Arrington admitted that from at least January 2015 through August 2018, Arrington and four co-conspirators used the credit card for fraudulent purchases, including to promote his hip-hop artist alter-ego, Chad Focus and Focus Music Entertainment and to make unauthorized purchases that benefitted them each personally. The co-conspirators were from Owings Mills, Maryland; York, Pennsylvania; Alexandria, Virginia; and Sarasota, Florida, respectively. According to the plea agreement, Arrington used the credit card to make over $1.5 million in unauthorized purchases from entities and accounts controlled by Co-Conspirator 2 and Co-Conspirator 3, and then Co-Conspirator 2 and Co-Conspirator 3, in turn, kicked back hundreds of thousands of dollars to Arrington by funneling cash payments to Arrington and to accounts controlled by Arrington.
For example, Arrington admitted that he used the credit card to purchase sound equipment, studio kits, instruments, and music technology, which he then used to create an artist alter-ego “Chad Focus,” and produce a number of hip-hop songs through the company he formed, Focus Music Entertainment LLC. Arrington then used the credit card to make additional unauthorized purchases: from online streaming platforms that offered services for artists to pay to have the platforms artificially increase Arrington’s song play counts on other music platforms; to purchase “likes,” “followers,” “tags,” and “views” across social media and viewing platforms; to purchase services from a company that promoted mixtape videos and singles, his image, and music; and to make unauthorized payments to multiple billboard companies to display images of Arrington and his website throughout the United States and to promote Chad Focus and Focus Music Entertainment LLC. From January 2015 through August 2018, Arrington charged the credit card over $300,000 for unauthorized international and national travel expenses, hotels, airfares, night life and other miscellaneous expenses for himself and for Co-Conspirators 1 and 2. In addition, Arrington made over $100,000 in unauthorized purchases of clothing and accessories, including hats that displayed his artist name “Focus,” and other apparel, which he provided to his associates free of charge. Arrington also admitted that he utilized the credit card to make more than $275,000 in purchases related to a bike-sharing business, including electric bikes, hover boards, and scooters. Arrington also admitted that he used the credit card for concert tickets, various unauthorized international and national travel expenses, including hotels, airfare, restaurant bills, luxury vehicle rentals, and nightlife expenses, and for travel expenses and airline tickets for the benefit of Co-Conspirators 1 and 2.

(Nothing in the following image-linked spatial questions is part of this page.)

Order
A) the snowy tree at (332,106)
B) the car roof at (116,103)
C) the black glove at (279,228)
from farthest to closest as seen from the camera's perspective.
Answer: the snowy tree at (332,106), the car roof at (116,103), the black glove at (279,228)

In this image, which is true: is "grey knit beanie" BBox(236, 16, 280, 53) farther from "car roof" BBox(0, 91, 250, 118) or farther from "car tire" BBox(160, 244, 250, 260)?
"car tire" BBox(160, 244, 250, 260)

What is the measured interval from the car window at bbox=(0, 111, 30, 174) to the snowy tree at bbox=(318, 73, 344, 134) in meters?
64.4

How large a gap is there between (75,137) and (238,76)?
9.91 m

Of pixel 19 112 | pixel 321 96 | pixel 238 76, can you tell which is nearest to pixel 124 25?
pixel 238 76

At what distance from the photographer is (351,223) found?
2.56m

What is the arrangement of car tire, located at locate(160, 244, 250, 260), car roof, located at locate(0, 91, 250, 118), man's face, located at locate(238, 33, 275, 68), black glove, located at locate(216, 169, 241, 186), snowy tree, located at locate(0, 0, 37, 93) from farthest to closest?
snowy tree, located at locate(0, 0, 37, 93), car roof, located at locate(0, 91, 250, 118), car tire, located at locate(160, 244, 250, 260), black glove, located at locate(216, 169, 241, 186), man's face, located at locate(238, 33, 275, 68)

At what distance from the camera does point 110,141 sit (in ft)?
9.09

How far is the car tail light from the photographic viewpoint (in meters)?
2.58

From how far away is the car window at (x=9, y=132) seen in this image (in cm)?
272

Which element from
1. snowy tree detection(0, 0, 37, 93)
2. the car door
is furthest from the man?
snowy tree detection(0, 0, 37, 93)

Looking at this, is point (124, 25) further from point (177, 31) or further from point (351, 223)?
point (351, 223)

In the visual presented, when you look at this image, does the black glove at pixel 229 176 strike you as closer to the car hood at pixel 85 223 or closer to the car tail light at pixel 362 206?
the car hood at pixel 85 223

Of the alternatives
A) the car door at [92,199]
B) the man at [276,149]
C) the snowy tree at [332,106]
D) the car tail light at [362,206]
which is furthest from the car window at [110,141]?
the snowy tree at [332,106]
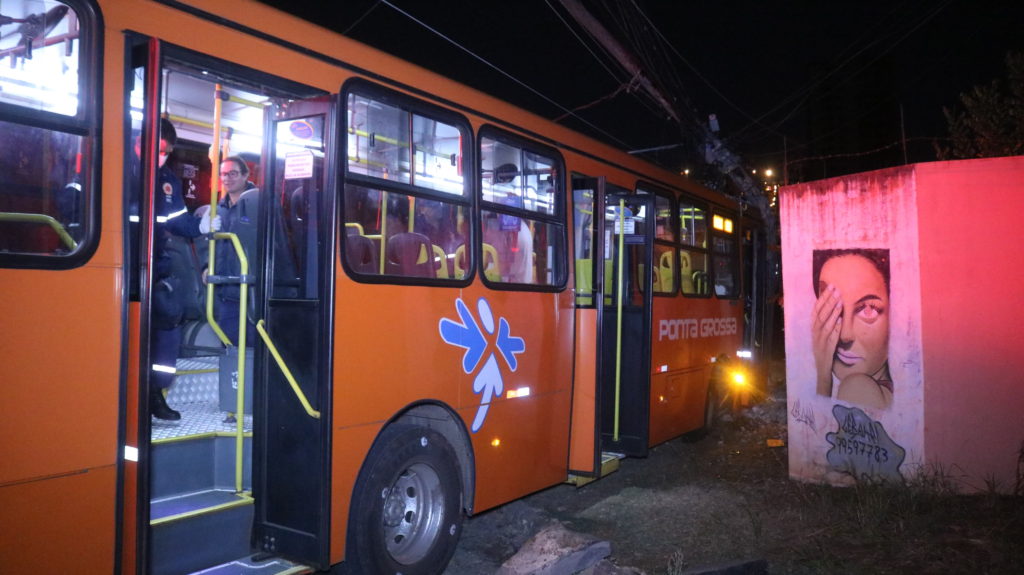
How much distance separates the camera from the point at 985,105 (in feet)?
45.4

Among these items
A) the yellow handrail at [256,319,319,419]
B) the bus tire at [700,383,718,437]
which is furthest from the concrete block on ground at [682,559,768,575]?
the bus tire at [700,383,718,437]

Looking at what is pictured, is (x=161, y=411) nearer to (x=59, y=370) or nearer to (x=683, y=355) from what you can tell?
(x=59, y=370)

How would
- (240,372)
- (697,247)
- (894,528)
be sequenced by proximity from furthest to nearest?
(697,247) → (894,528) → (240,372)

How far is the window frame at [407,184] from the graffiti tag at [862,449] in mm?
4209

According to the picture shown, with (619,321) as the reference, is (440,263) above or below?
above

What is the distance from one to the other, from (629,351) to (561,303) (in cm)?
147

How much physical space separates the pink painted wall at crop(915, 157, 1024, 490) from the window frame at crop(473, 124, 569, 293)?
3.24 m

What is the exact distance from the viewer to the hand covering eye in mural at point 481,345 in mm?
4535

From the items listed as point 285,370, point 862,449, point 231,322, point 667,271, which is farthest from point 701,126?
point 285,370

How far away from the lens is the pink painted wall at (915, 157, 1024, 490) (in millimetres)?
5922

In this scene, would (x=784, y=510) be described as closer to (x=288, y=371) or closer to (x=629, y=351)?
(x=629, y=351)

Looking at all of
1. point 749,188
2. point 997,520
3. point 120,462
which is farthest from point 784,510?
point 749,188

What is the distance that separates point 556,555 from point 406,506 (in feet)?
3.38

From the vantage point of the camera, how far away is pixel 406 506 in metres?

In order to conceal the scheme, Arrington asked Co-Conspirator 1 and Co-Conspirator 4 to use computer software to make false entries on the credit card billing statements in order to conceal the recipient of the payments from Arrington’s supervisor and Company 1. In addition, Arrington forged the signature of his supervisor on his credit card billing statements to make it appear as though he had received approval for certain purchases when, in fact, he had not. Arrington then sent those false payment authorizations to other employees who relied on the authorizations to ultimately pay off the outstanding balance of the credit card.
As detailed in his plea agreement, Arrington will be required to pay restitution in the full amount of the victim’s losses, $4,142,435.31.
Arrington faces a maximum sentence of 20 years in prison for the wire fraud conspiracy. U.S. District Judge Richard D. Bennett has scheduled sentencing for May 14, 2020 at 3:00 p.m.
United States Attorney Robert K. Hur commended the FBI for its work in the investigation. Mr. Hur thanked Assistant U.S. Attorneys Derek E. Hines and Mary W. Setzer, who are prosecuting the case.